One of the most difficult things to do following the mediation was to explain it to friends. If I began with, "My family had a meeting with the woman who killed my sister," the listener seemed to find the idea as unpalatable as I did on first thought. "Why would you want to do that? I hoped that in writing this I would adequately answer that question.

I sent a copy of my article to Patty, so that she could see what I intended to write and have a chance to restrict any parts she wanted to remain confidential. I hope she will eventually be able to view herself not as one who made a terrible mistake, wishing to remain anonymous, but as one who, having made a terrible mistake, did a courageous and honorable thing.

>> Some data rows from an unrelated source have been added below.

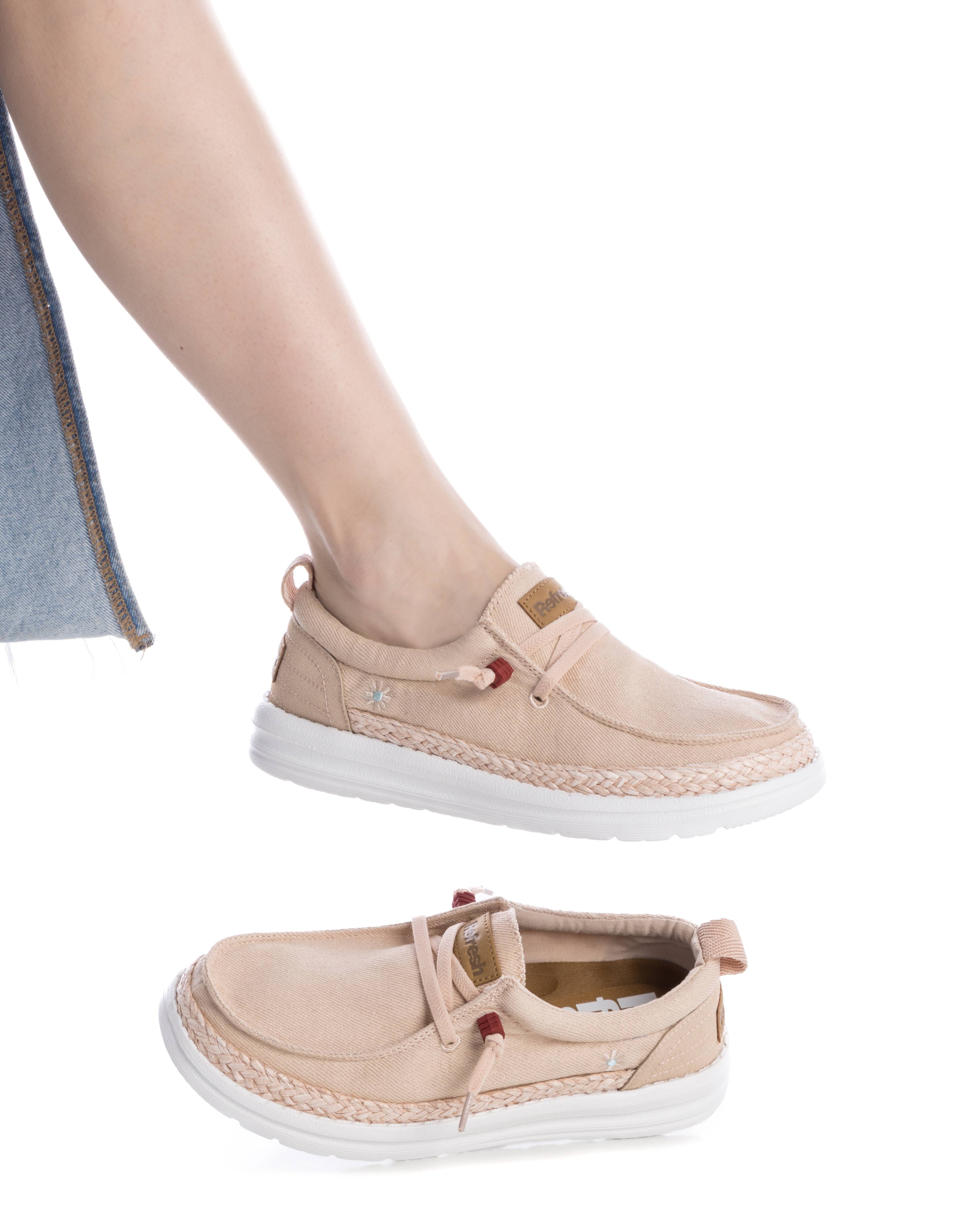 Sapatos Estilo Náutico de Lona Nude-2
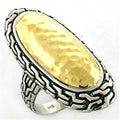 LOA652 - Gold+Rhodium 925 Sterling Silver Ring with No Stone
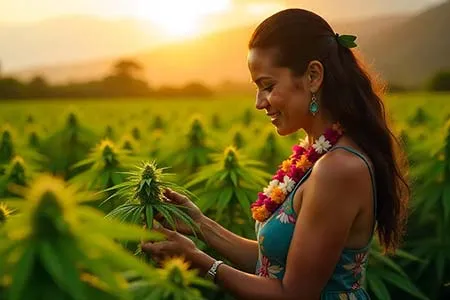 Woman from Hawaii standing in a cannabis farm, during the Hawaii Cannabis Expo 2025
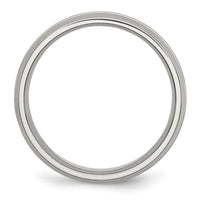 Stainless Steel Polished w/Brushed Edge 6mm Grooved Band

In my work in hospice, I have seen how families can be torn apart by a tragedy. Family members may have different styles of grieving, and not comprehend the others, saying, "I can tell you didn't love her as much as I did; you're not grieving like I am!" In mediation, all members of my family were encouraged to bring our own grief to the table. Each of us had the details of our loss acknowledged, and each of our desires for what the restitution should include was incorporated into the contract. Thus we were brought together in our grief.

On the new moon in early April 1994, my family gathered to place a headstone on Elaine's grave. We marked the occasion with a ceremony to change our focus from how she died to how she had lived. The gravestone reads:

SHE NURTURED THE EARTH
AND ENRICHED THE LIVES
OF THE PEOPLE AROUND HER


Postscript:

In September 1994 I wrote about a mediated meeting between my family and the woman who had killed my sister in a drunken driving crash in April 1993. At that meeting we drafted a restitution contract in which "Patty" agreed to write individual letters weekly to each of her children, to build her parenting skills, to work to get other drunken drivers off the road, to attend Alcoholics Anonymous meeting regularly, to work toward a high school equivalency degree, to contribute 10 percent of her earnings to charity, and to attend church. She wrote letters to my father to report on her progress on each of these items.

"Patty" served 19 months of her 34-month sentence in the Washington Correctional Center for Women. There she finished her high school equivalency degree in the first six months, earning an A average in her classes. She then completed courses in parenting skills, office skills and a series of counseling and alcohol recovery programs. She attended religious services twice a week, and AA meetings twice a week.

In August 1995 she was transferred to a work-release program in Longview, Wash., closer to her family. Using her real name, Susanna Cooper, she made her first public appearance, speaking out against drunken driving at the Nov. 17 taping of a TV talk show, and my family appeared with her. The next day, she spoke, along with two others convicted of vehicular homicide, on a panel sponsored by Mothers Against Drunk Driving. She will be making those appearances, aimed at DUI offenders, monthly. MADD in Longview also has her scheduled to speak to high school classes in her county, with the cooperation of her work-release supervisor. Susanna continues to attend AA meetings twice a week, and church on Sundays. She was eligible for parole on Dec. 30.

People often ask me if I have forgiven her. I recoil from that term, because it does not make clear that we continue to hold Susanna accountable for her actions and expect that her work to repair the wrong she has done will be a lifelong project.

But I harbor no bitterness or hate toward her. I respect her for having the conscience and the courage to face us, express her remorse, and take responsibility for what she had done. I rejoice at each of her accomplishments on the job of repentance and repair, and sincerely wish her well in making a better life for herself and her family.